Sie hätten den potenziell gefährlichen Gast einfach vor die Türe setzen können und wären das Problem geräuschlos wieder los gewesen. Sie hätten den Landsmann warnen, ihm gar zur Flucht verhelfen können. Hernach hätten sich all jene bestätigt gesehen, die Flüchtlinge unter Generalverdacht stellen: als Terroristen, potenzielle Vergewaltiger oder ganz allgemein als böse Muslime, denen nicht zu trauen ist. Was stattdessen geschah, passt in keins der stereotypen Bilder, die spätestens seit der Kölner Silvesternacht von rechtsaußen bis konservativ-mittig von Flüchtlingen gezeichnet werden.

Offenbar kann nämlich die Mehrheit der (syrischen) Flüchtlinge in Deutschland sehr wohl zwischen „richtig“ und „falsch“ unterscheiden, will den IS bekämpfen und darüber hinaus diesem Land und seinen BürgerInnen das Beste – warum sonst hätten so viele den Fahndungsaufruf in arabischen Netzwerken geteilt.

Mutiger als der eine oder andere Deutsche

Obendrein sind sie mutiger als die meisten Deutschen. Oder hat jemand in letzter Zeit von einer Gruppe beherzter Sachsen gehört, die rechte Schläger oder Brandstifter in Eigenregie überwältigen und solange festhalten, bis die Polizei an Ort und Stelle ist? Eben.

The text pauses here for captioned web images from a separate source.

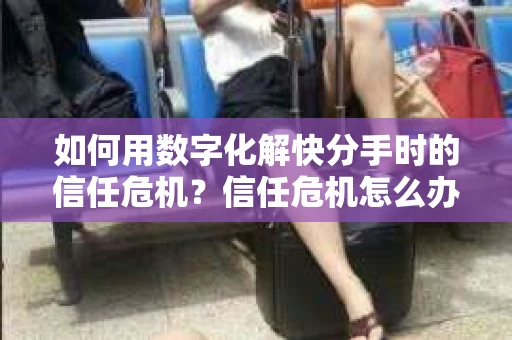 如何用数字化解快分手时的信任危机？信任危机怎么办？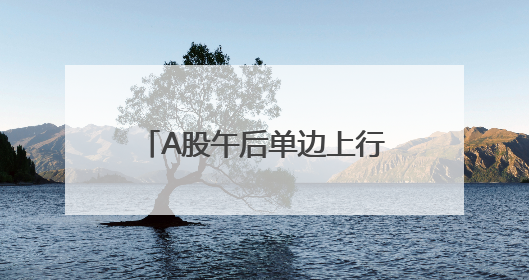 A股午后单边上行，大幅上涨：多只银行股创新高，超4400股收涨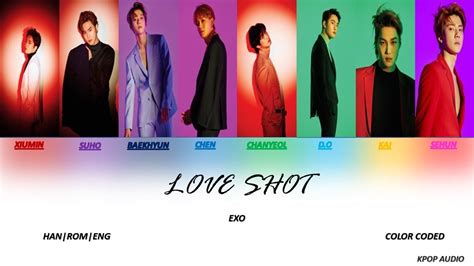 Exo Love Shot Lyrics Color Coded Lyrics Han Rom Eng Youtube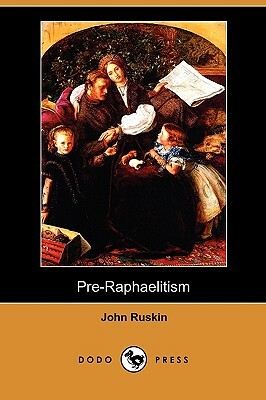 Pre-Raphaelitism (Dodo Press) by John Ruskin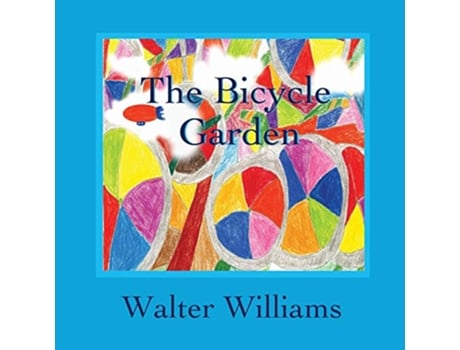 Livro The Bicycle Garden de Walter Williams (Inglês)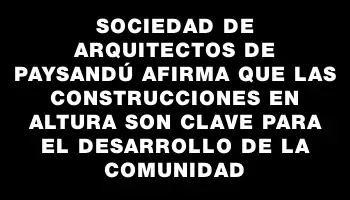 Sociedad de Arquitectos de Paysandú afirma que las construcciones en altura son clave para el desarrollo de la comunidad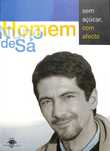 "Sem Açúcar, Com Afecto" de Nuno Homem de Sá [Novo]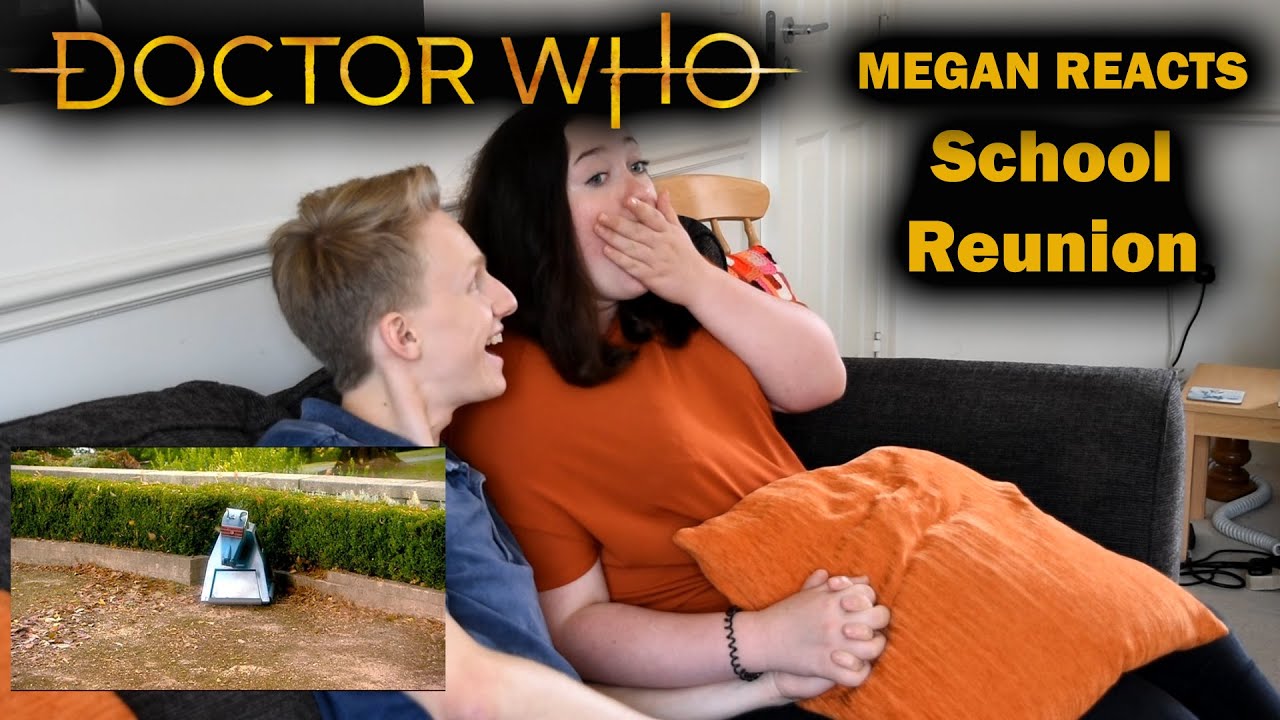 MEGAN REACTS - Doctor Who - School Reunion (Live Reaction)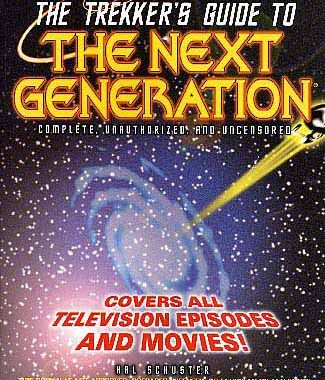 The Trekker’s Guide to The Next Generation: Complete, Unauthorized, and Uncensored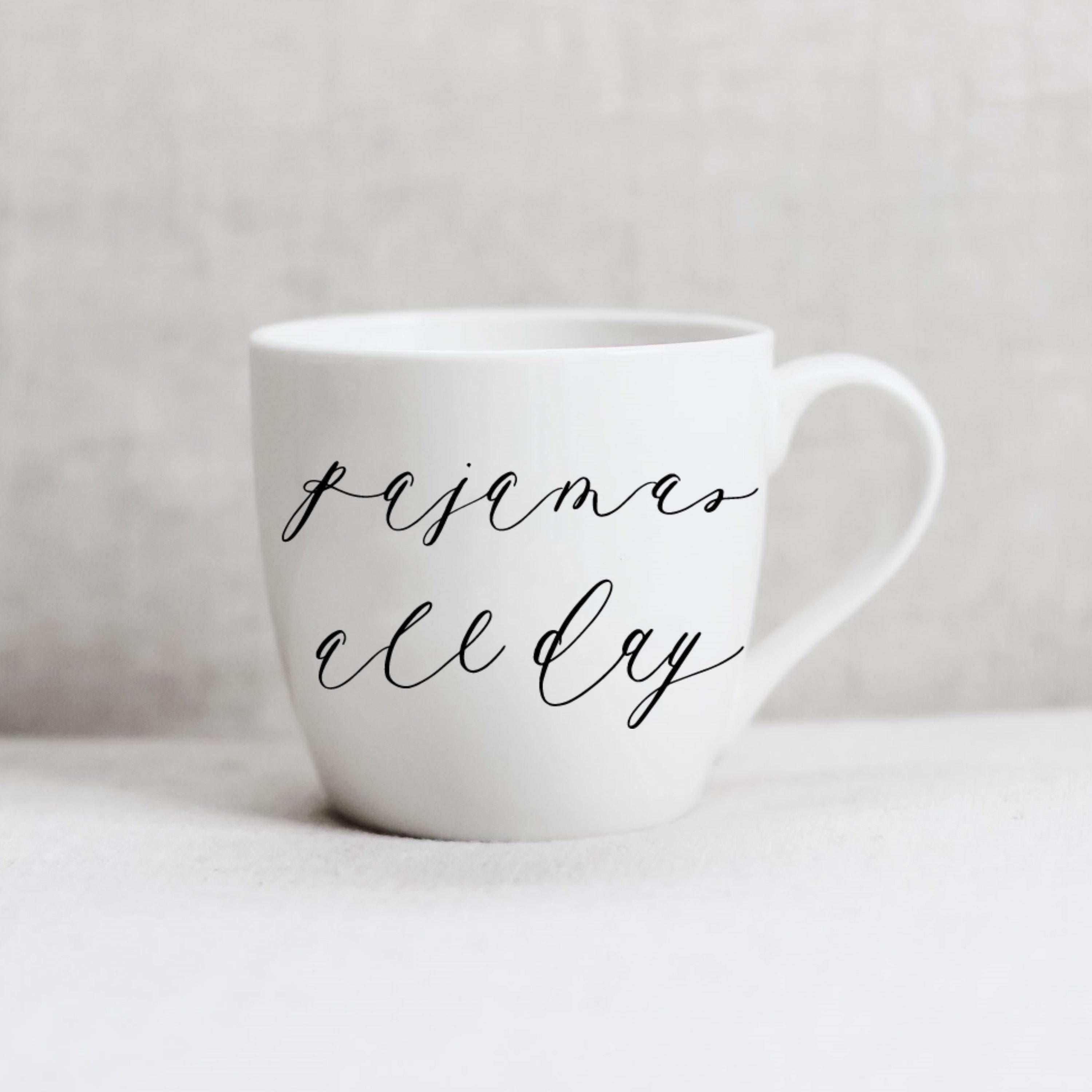 Ceramic Mug -  Pajamas All Day - couple, wedding gift, newlywed, engagement, wedding shower, anniversary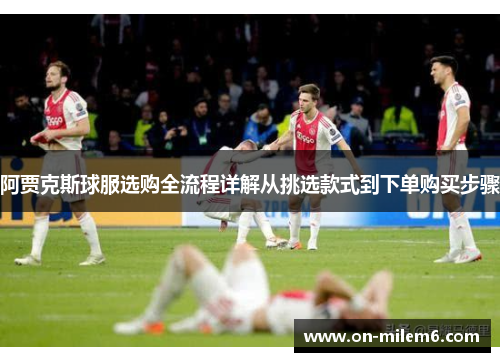 阿贾克斯球服选购全流程详解从挑选款式到下单购买步骤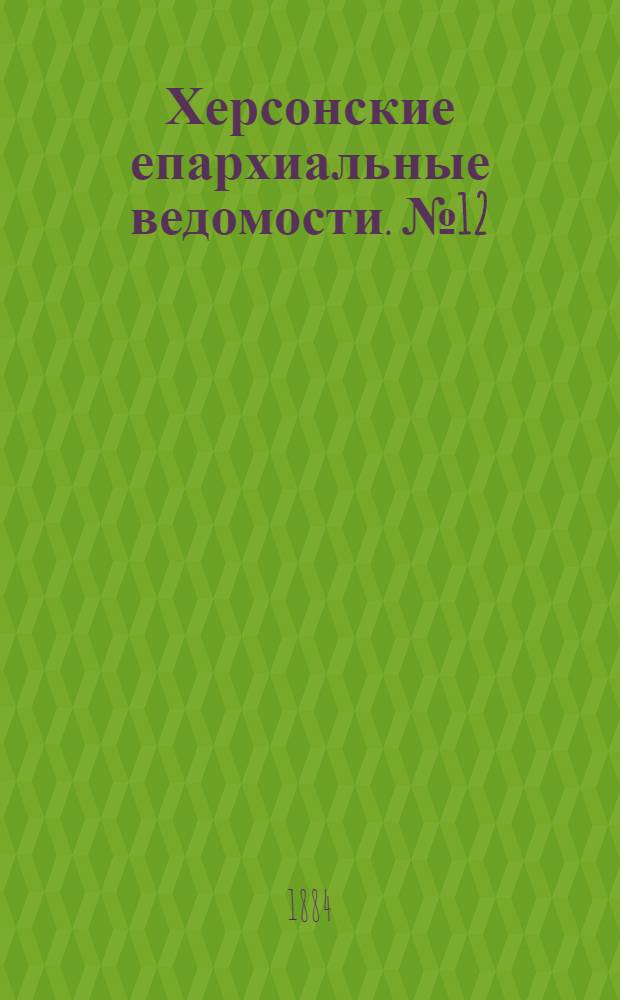 Херсонские епархиальные ведомости. № 12 (15 июня 1884 г.)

Dafür gab es aus der Politik ein paar läppische Dankesworte, seitens Sachsens Ministerpräsident Tillich und ausgerichtet von der Afrikareisenden Merkel über ihre Vizeregierungssprecherin. Sowie rein gar nichts von Innenminister de Maizière, der wirklich allen dankte, nur den drei Geflüchteten nicht.

Wir sollten diese Männer

gebührend feiern. So richtig.

Mit Pomp und Glitter und

allen staatlichen Ehren

Wir sollten diese Männer gebührend feiern. So richtig. Mit Pomp und Glitter und allen staatlichen Ehren. So wie die drei US-Amerikaner, die im August 2015 in einem Schnellzug von Amsterdam nach Paris einen Mann bewusstlos schlugen, der schwer bewaffnet aus einer Bordtoilette gekommen war und um sich schoss. Staatschef François Hollande lud die „Helden des Thalys“ in den Élysée-Palast ein und verlieh ihnen den Orden der Ehrenlegion, die ranghöchste Auszeichnung Frankreichs. Nun sollten auch wir den Syrern, die einen mutmaßlichen Terroristen fassten, das Bundesverdienstkreuz verleihen.

Die Behörden befürchten zwar einen möglichen Racheakt des IS und halten deshalb die Identität der Männer geheim. Aber können nicht Popularität und öffentliche Aufmerksamkeit die drei Männer gerade vor dieser Gefahr schützen? Drei Geflüchtete, die keiner kennt, lockt man viel leichter in eine dunkle Gasse und schneidet ihnen mal eben unbemerkt die Kehle durch als gefeierten Helden.

Nicht zuletzt rückt eine angemessene Ehrung, wie diese, auch das schiefe Bild vom bösen Flüchtling wieder gerade – und schützt damit vielleicht auch Menschen vor dem, was Deutschland noch viel stärker bedroht als der IS: identitäres Gedankengut und Terror von rechts.